(Task requirements) Pick up the proof about reversing a union of two languages, given below, and continue it from its last sentence.

(Text block)

'''

Therefore, we can conclude that there is no such language $L$.
- Prove or disprove the following claims. $(L_1 \cup L_2)^R = L_1^R\cup L_2^R$ for all languages $L_1$ and $L_2.$
Proof. To prove equality, we first prove that i) $(L_1 \cup L_2)^R \subseteq L_1^R\cup L_2^R$ and then prove that ii) $L_1^R\cup L_2^R \subseteq (L_1 \cup L_2)^R$.
i) Consider a string $w \in (L_1 \cup L_2)^R$. Since $w \in (L_1 \cup L_2)^R$, $w^R \in L_1 \cup L_2$. This, in turn, implies that $w^R$ is either in $L_1$ or $L_2$. Since $w^R \in L_1$ or $w^R \in L_2$, it is immediate that $w \in L_1^R$ or $w \in L_2^R$, and thus, $w \in L_1^R \cup L_2^R$. Since we have proved that every string $w$ in $(L_1 \cup L_2)^R$ also exists in $L_1^R \cup L_2^R$, we conclude that $(L_1 \cup L_2)^R \subseteq L_1^R\cup L_2^R$ holds.

'''

(Supplied material)
'''

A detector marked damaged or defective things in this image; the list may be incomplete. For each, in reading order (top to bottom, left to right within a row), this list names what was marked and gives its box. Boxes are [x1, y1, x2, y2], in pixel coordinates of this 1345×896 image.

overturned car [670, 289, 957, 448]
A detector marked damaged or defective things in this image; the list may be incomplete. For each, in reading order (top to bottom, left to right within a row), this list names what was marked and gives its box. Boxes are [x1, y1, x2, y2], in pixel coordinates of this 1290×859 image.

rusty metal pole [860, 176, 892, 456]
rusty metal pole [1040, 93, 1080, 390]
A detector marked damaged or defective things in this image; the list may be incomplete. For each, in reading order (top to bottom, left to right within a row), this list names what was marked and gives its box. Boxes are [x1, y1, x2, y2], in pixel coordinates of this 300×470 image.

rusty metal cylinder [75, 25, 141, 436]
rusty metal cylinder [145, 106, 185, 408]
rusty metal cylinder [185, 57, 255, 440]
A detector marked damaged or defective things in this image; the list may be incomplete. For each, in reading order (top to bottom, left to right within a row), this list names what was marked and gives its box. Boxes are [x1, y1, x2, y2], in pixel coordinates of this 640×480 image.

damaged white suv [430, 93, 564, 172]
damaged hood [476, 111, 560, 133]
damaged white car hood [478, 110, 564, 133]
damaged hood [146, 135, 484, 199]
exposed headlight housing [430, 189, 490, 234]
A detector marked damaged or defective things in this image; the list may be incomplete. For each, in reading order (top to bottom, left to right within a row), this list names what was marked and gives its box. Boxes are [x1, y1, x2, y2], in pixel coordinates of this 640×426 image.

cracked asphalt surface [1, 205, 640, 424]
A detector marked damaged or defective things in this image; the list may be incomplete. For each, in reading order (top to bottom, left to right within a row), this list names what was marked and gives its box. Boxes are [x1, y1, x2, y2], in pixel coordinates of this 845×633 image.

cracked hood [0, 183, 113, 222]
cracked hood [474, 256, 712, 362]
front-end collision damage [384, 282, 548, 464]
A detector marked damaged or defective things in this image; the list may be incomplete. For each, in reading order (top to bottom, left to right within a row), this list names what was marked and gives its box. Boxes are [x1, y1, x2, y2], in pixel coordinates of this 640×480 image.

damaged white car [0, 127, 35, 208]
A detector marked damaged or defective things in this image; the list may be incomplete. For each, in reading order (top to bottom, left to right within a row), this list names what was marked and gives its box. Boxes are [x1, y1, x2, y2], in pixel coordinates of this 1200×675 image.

'''

(Answer to the exercise)
ii) Consider a string $w \in L_1^R \cup L_2^R$. Then, $w$ exists either in $L_1^R$ or $L_2^R$. This implies that either $w^R \in L_1$ or $w^R \in L_2$ holds. In other words, $w^R \in L_1 \cup L_2$. From $w^R \in L_1 \cup L_2$, it is immediate that $w \in (L_1 \cup L_2)^R$. Therefore, we have proved that $L_1^R\cup L_2^R \subseteq (L_1 \cup L_2)^R$ also holds.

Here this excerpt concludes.